- [About this task] Translate this sentence from the review of Mirror Mirror III into Spanish: "I also spared you from reviews of MIRROR MIRROR 1 and 2, 90’s direct-to-video filler about a haunted mirror so bereft of worth that it didn’t seem worth bringing up."

- [Document extract]

"""

Thursday, October 27, 2016

Mirror Mirror III: The Voyeur


Mirror, Mirror 3: The Voyeur (1995)
Dir. Rachel Gordon, Virginia Perfili
Written by Steve Tymon
Starring Billy Drago, Mark Ruffalo, David Naughton, Monique Parent



As you have perhaps gathered by this point, I have something of a weakness for franchises, and for grinding them out to the bitter end. Early on I reviewed the entire PUMPKINHEAD and HELLRAISER sagas, then Hammer’s FRANKENSTEIN sequence, and more recently, I watched every single fucking RINGU and JU-ON sequel, a fate which I mercificully spared you from having to suffer through with me. I also spared you from reviews of MIRROR MIRROR 1 and 2, 90’s direct-to-video filler about a haunted mirror so bereft of worth that it didn’t seem worth bringing up. But then MIRROR MIRROR 3 showed up during October, and you know I’m honor-bound to review every movie I see in October, no matter how obscure or worthless, even if it takes me a whole year like it did last year because of laziness, physical infirmary, pontification, etc.

So, lucky you! You get to hear about MIRROR MIRROR 1-3 all in one breathless, ecstatic binge, to bring you up to speed! What’s that, you say, you don’t care at all? What if I sweetened the deal a little by mentioning that beloved Hollywood superstar Mark Ruffalo (MIRROR MIRROR 2: RAVEN’S DANCE, MIRROR MIRROR 3: THE VOYEUR) is in parts 2 and 3? That do anything for ya? Probably didn’t do much for his career, but if it was reason enough for me to watch ‘em, surely it’s reason enough for you to read about ‘em?

MIRROR MIRROR 1 is mostly pretty boring, it’s just the story of a angsty high school girl (Rainbow Harvest, a couple TV movies in the 90’s*) and her dysfunctional mom (Karen Black, Robert Altman’s NASHVILLE, IT’S ALIVE III: ISLAND OF THE ALIVE) who move into a new house and discover an obviously evil mirror which gives the daughter mild Carrie-like powers to punish her enemies (including GROUNDHOG DAY alum and one-time Seagal adversary Stephen Tobolowsky) in fairly dull psychic ways. BLADE RUNNER’s William Sanderson and CELLAR DWELLER/THE TEN COMMANDMENTS Yvonne De Carlo are in there too, but there’s pretty much nothing interesting or fun there, just a low-budget no-imagination 1990’s Carrie ripoff with ugly overlit lighting like they did in the 90’s. (Alternate opinion: “I loved this movie!!! 'smiles'... Rainbow Harvest was erotic and powerful in this one. I'd have to say this movie is her best. She's all goth/punk if you will, she's hot. I like the plot, its kind of '80's but its a cool flick... I recommend this movie to anyone who enjoys Gothic erotica or just plain fun…” -- IMDB commentator Jade-30 from Florida, 18 January 2003.)

"""

- [Collected data]
"""

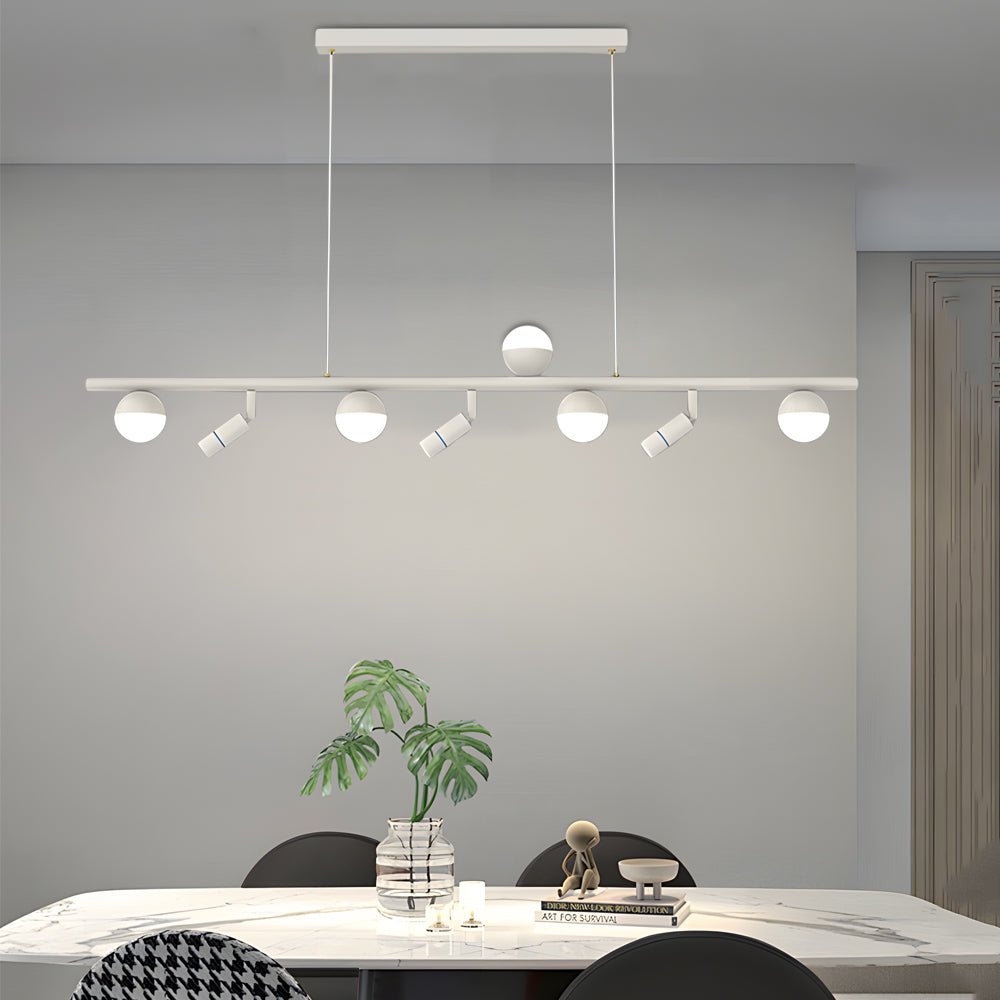 Nordic Linear LED Pendant Light with 3-Step Dimming for Modern Dining Spaces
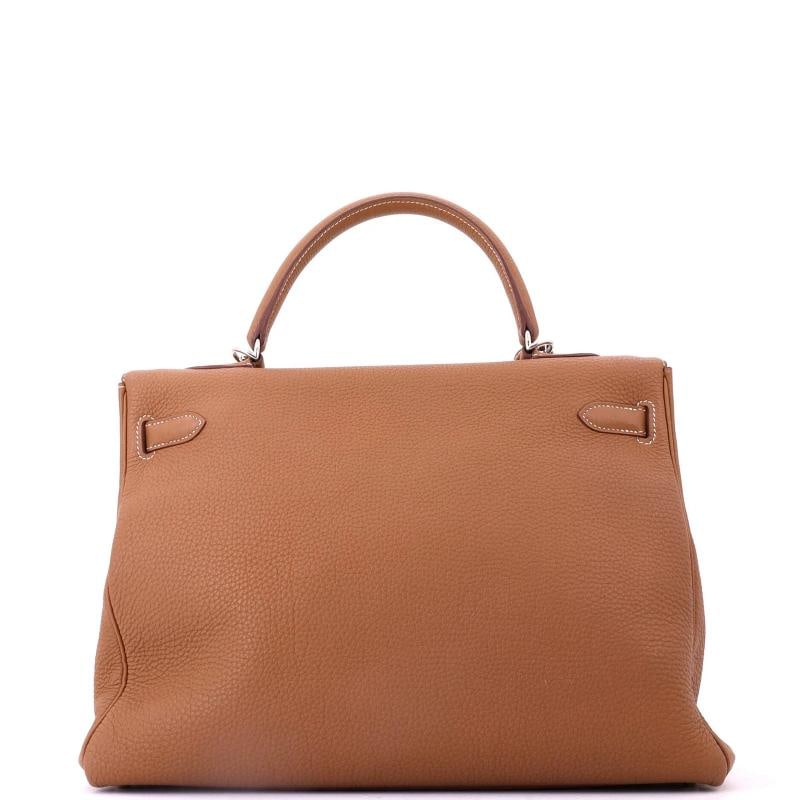 Hermes Kelly Handbag Brown Togo with Palladium Hardware 35 - 3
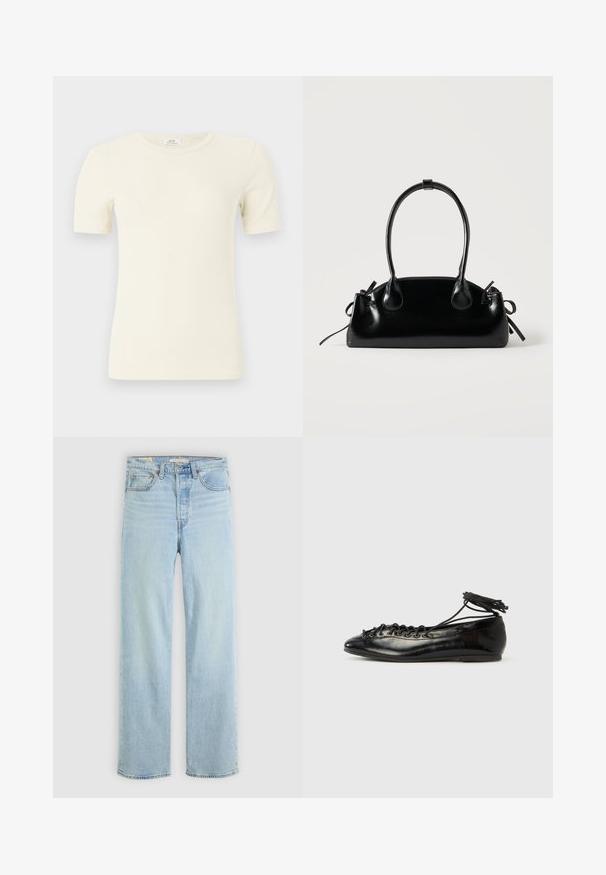 Haut crème à manches courtes côtelé avec col rond et coupe ajustée, présenté sur un fond clair uni.; Jean en denim bleu clair avec une coupe droite, comportant cinq poches, une fermeture éclair classique et des accents de couture visibles.; Ballerines en cuir verni noir avec un bout rond, un design à lacets et une semelle plate. Texture lisse avec peu de détails.; Petit sac à main noir brillant avec deux longues anses et des détails à cordon sur les côtés sur un fond clair uni.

"""

- [Task answer] También te ahorré las reseñas de MIRROR MIRROR 1 y 2, relleno de los años 90 lanzado directamente en video sobre un espejo embrujado tan carente de valor que no parecía valer la pena mencionarlo.